The SEC adopted rules in 2011 requiring a so-called say-on-pay vote at least once every three years to give shareholders a voice on executive compensation and “golden parachute” compensation arrangements. The new rules were mandated by the post-financial-crisis Dodd-Frank Act and require companies to also disclose the results of the say-on-pay vote in the annual meeting’s proxy statement. Additional disclosure regarding whether, and how, companies consider the results of the shareholder say-on-pay vote is also required.

The MIT professor Pozen said there are companies that survive a say-on-pay vote against their executive compensation, “but they are outliers.” No one, he added, “wants to be in the 5% extreme group” on executive compensation.

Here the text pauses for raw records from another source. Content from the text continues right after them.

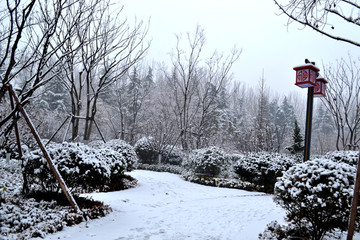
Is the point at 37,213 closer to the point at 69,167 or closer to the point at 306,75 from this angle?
the point at 69,167

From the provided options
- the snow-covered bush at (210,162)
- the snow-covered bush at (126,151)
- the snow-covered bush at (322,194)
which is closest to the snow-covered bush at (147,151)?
the snow-covered bush at (210,162)

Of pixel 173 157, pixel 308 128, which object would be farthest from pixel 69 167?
pixel 173 157

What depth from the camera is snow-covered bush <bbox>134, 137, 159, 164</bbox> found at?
15266 millimetres

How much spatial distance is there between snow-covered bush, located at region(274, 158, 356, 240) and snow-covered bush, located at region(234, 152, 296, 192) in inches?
246

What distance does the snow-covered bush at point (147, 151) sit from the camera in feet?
50.1

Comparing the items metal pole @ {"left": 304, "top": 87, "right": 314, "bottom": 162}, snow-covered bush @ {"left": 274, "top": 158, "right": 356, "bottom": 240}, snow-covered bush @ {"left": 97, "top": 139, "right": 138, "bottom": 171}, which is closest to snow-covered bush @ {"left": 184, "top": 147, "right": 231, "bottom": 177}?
snow-covered bush @ {"left": 97, "top": 139, "right": 138, "bottom": 171}

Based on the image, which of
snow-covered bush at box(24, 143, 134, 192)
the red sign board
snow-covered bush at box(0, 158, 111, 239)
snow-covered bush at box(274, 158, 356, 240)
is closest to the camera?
snow-covered bush at box(274, 158, 356, 240)

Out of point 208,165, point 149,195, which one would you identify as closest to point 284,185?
point 149,195

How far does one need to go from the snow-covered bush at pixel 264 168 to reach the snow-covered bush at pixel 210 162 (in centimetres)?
70

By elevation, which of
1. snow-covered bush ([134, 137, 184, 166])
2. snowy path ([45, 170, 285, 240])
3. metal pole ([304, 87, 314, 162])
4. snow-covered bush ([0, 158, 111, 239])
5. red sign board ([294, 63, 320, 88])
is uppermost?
red sign board ([294, 63, 320, 88])

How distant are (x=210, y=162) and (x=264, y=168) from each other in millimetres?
2294

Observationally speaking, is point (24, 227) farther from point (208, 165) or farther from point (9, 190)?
point (208, 165)

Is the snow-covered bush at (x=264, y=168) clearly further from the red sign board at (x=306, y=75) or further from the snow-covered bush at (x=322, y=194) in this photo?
the snow-covered bush at (x=322, y=194)

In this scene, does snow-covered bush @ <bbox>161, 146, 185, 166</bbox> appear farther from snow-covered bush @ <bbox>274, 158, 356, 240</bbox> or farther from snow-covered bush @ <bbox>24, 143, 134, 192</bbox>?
snow-covered bush @ <bbox>274, 158, 356, 240</bbox>
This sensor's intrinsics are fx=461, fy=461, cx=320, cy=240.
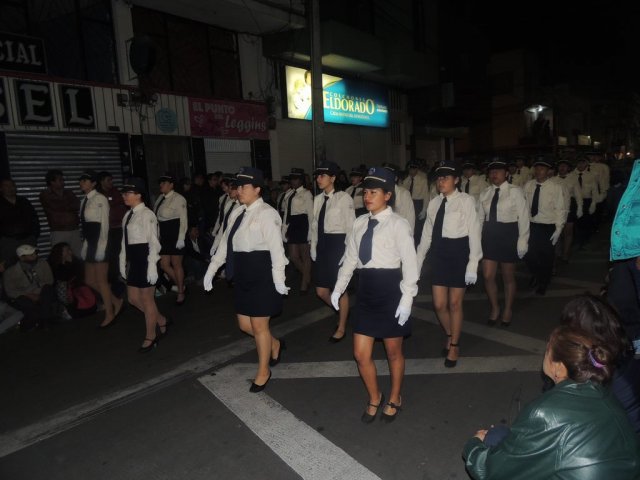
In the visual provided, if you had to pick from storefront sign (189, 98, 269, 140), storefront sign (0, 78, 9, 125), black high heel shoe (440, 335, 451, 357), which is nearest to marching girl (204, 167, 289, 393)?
black high heel shoe (440, 335, 451, 357)

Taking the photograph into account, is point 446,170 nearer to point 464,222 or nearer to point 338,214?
point 464,222

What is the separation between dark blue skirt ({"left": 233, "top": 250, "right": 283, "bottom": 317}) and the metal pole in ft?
21.5

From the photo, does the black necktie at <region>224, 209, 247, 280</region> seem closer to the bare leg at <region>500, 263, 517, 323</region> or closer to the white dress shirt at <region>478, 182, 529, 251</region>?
the white dress shirt at <region>478, 182, 529, 251</region>

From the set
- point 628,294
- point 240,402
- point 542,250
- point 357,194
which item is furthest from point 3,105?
point 628,294

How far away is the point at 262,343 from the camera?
178 inches

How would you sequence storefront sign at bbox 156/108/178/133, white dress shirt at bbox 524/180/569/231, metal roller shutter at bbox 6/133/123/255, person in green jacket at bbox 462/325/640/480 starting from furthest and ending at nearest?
storefront sign at bbox 156/108/178/133 → metal roller shutter at bbox 6/133/123/255 → white dress shirt at bbox 524/180/569/231 → person in green jacket at bbox 462/325/640/480

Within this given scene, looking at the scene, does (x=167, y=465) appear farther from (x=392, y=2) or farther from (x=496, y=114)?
(x=496, y=114)

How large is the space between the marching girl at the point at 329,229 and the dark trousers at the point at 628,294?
11.8 ft

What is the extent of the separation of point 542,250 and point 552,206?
2.36 feet

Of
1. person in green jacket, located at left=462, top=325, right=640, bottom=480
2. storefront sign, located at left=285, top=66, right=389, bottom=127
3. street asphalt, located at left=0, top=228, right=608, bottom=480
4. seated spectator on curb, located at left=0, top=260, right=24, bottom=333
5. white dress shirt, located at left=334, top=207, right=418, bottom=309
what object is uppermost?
storefront sign, located at left=285, top=66, right=389, bottom=127

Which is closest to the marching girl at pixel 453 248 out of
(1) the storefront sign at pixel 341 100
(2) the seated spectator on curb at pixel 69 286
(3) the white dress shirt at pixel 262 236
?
(3) the white dress shirt at pixel 262 236

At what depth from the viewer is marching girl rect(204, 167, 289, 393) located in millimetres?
4344

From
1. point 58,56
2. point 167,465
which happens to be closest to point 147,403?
point 167,465

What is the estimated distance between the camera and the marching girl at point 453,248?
482 cm
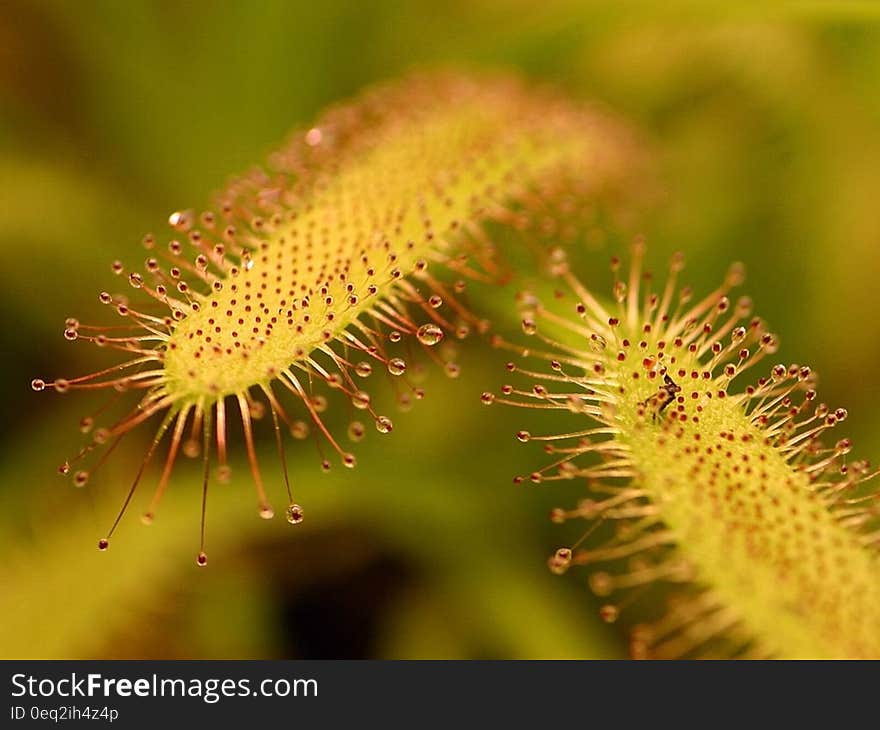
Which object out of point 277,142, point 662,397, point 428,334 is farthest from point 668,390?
point 277,142

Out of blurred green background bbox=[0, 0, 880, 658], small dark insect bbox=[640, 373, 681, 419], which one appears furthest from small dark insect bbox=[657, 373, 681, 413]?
blurred green background bbox=[0, 0, 880, 658]

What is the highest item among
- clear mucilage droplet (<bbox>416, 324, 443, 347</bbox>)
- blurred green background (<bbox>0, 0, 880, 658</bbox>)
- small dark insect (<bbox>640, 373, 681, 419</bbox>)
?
blurred green background (<bbox>0, 0, 880, 658</bbox>)

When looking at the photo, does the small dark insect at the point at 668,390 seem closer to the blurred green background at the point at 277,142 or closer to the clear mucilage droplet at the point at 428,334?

So, what’s to be done to stop companies from overpaying underperforming executives?

The researchers suggest that the SEC could require that compensation committees give GAAP metrics “equal prominence” with non-GAAP metrics, exactly as is required in press releases concerning quarterly results.

In particular, they wrote, “the SEC might consider requiring compensation committee reports of all public companies to prominently disclose the amount of difference between the non-GAAP criteria used by the committee and the relevant GAAP numbers and provide a justification for why the committee chose to use non-GAAP criteria in setting executive compensation.”